Третья проблема более тонкая: и связана с основами логики: классическая логика является логикой первого порядка ; то есть квантификаторы применяются к переменным, представляющим отдельные элементы, а не к переменным, представляющим (бесконечные) множества элементов. Основное свойство полноты действительных чисел , которое требуется для определения и использования действительных чисел, включает квантификацию на бесконечных множествах. Действительно, это свойство может быть выражено либо как для каждой бесконечной последовательности действительных чисел, если это последовательность Коши , она имеет предел, который является действительным числом , либо как каждое подмножество действительных чисел, которое ограничено, имеет наименьшую верхнюю границу , которая является действительным числом . Эта потребность в квантификации на бесконечных множествах является одной из мотиваций развития логик высшего порядка в первой половине 20-го века.
До 19 века было много неудачных попыток вывести постулат о параллельных прямых из других аксиом геометрии. В попытке доказать, что его отрицание приводит к противоречию, Иоганн Генрих Ламберт (1728–1777) начал строить гиперболическую геометрию , ввел гиперболические функции и вычислил площадь гиперболического треугольника (где сумма углов меньше 180°).

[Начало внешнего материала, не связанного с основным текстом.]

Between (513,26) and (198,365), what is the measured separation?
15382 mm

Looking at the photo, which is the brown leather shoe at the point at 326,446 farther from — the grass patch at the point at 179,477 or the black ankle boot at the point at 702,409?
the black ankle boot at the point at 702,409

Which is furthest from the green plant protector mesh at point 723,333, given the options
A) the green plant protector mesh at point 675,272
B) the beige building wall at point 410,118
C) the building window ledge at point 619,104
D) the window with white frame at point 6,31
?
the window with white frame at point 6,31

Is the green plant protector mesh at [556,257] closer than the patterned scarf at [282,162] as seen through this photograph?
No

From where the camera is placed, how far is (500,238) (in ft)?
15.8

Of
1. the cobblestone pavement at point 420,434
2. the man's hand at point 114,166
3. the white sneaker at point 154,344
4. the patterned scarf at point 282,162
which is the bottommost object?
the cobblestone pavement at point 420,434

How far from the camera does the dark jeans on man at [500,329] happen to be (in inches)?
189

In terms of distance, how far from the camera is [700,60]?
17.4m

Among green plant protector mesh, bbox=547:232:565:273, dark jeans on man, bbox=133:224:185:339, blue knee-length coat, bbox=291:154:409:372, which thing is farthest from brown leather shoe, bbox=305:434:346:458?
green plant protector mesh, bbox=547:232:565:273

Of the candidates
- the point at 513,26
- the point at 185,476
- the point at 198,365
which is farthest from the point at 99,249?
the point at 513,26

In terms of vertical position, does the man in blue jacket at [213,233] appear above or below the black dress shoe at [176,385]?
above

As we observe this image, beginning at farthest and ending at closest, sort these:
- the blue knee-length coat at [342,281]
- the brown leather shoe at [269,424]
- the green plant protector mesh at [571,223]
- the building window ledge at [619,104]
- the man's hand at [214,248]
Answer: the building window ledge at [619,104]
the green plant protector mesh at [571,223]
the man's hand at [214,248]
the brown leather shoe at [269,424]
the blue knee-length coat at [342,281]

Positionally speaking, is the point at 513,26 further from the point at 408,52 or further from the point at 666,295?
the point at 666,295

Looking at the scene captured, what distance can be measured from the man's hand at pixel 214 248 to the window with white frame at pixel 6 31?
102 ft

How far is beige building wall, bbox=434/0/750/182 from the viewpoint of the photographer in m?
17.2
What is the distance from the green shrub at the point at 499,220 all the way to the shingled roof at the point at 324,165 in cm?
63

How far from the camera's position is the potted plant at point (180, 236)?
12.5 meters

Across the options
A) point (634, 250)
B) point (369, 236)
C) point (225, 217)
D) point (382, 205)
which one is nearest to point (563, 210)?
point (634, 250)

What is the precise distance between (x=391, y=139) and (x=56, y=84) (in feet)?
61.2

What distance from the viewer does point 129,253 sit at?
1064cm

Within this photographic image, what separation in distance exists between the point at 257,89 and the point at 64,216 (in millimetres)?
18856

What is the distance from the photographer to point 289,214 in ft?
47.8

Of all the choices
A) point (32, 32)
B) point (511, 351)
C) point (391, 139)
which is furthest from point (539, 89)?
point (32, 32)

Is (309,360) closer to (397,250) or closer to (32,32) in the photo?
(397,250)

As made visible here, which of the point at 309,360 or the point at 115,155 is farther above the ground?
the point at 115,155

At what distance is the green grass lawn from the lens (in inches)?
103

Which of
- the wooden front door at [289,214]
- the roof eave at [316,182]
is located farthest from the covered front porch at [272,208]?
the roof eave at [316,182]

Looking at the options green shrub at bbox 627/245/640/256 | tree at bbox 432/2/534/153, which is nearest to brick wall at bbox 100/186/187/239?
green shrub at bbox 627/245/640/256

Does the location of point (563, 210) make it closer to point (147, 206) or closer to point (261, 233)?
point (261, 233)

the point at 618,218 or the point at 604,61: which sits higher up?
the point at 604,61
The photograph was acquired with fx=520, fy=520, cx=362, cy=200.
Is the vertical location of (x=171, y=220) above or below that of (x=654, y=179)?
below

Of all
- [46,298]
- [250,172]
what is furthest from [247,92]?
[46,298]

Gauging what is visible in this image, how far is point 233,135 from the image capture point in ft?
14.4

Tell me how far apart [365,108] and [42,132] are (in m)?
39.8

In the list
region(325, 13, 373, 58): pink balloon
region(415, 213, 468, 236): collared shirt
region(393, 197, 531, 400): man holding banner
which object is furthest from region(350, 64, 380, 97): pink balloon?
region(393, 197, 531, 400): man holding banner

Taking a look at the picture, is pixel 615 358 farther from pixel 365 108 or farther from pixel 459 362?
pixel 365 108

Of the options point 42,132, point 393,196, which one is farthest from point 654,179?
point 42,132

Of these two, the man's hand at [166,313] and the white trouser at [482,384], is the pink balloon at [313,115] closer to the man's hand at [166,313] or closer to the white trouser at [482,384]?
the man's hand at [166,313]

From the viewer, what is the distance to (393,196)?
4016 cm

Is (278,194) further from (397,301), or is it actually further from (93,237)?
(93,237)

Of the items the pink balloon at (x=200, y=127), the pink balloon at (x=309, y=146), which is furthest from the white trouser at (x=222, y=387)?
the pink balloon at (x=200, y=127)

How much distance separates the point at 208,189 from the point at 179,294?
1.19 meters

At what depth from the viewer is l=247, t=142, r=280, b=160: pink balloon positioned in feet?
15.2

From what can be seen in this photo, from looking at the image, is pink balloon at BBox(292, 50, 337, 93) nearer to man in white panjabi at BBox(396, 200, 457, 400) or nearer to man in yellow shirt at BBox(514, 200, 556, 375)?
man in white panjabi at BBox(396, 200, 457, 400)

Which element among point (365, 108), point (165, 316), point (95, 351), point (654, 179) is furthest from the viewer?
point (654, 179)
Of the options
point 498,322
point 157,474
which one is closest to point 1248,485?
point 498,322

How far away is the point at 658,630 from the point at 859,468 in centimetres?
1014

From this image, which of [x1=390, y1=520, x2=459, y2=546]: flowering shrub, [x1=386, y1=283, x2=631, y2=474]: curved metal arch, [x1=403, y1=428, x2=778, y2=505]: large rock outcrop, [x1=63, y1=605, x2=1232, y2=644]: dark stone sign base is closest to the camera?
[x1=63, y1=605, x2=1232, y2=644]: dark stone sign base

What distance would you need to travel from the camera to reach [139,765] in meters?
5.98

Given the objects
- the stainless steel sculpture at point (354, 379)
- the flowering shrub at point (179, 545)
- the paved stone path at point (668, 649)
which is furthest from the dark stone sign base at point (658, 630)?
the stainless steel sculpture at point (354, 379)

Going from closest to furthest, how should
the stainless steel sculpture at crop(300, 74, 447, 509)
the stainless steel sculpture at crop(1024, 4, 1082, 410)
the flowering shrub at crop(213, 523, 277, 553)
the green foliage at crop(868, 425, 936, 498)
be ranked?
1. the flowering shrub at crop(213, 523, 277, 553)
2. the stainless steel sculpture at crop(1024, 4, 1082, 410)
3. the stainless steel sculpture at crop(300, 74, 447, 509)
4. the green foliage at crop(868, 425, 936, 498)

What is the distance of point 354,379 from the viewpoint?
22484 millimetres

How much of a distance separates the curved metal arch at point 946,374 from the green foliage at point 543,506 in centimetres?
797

Продолжая построение этой новой геометрии, несколько математиков независимо друг от друга доказали, что если она несовместна , то и евклидова геометрия несовместна, и, таким образом, постулат о параллельных прямых не может быть доказан. Это доказали Николай Лобачевский в 1826 году, Янош Больяи (1802–1860) в 1832 году и Карл Фридрих Гаусс (неопубликовано).
Позже, в 19 веке, немецкий математик Бернхард Риман разработал эллиптическую геометрию , еще одну неевклидову геометрию , в которой невозможно найти параллель, а сумма углов в треугольнике больше 180°. Она была доказана непротиворечивой путем определения точек как пар антиподальных точек на сфере (или гиперсфере ), а линий как больших окружностей на сфере.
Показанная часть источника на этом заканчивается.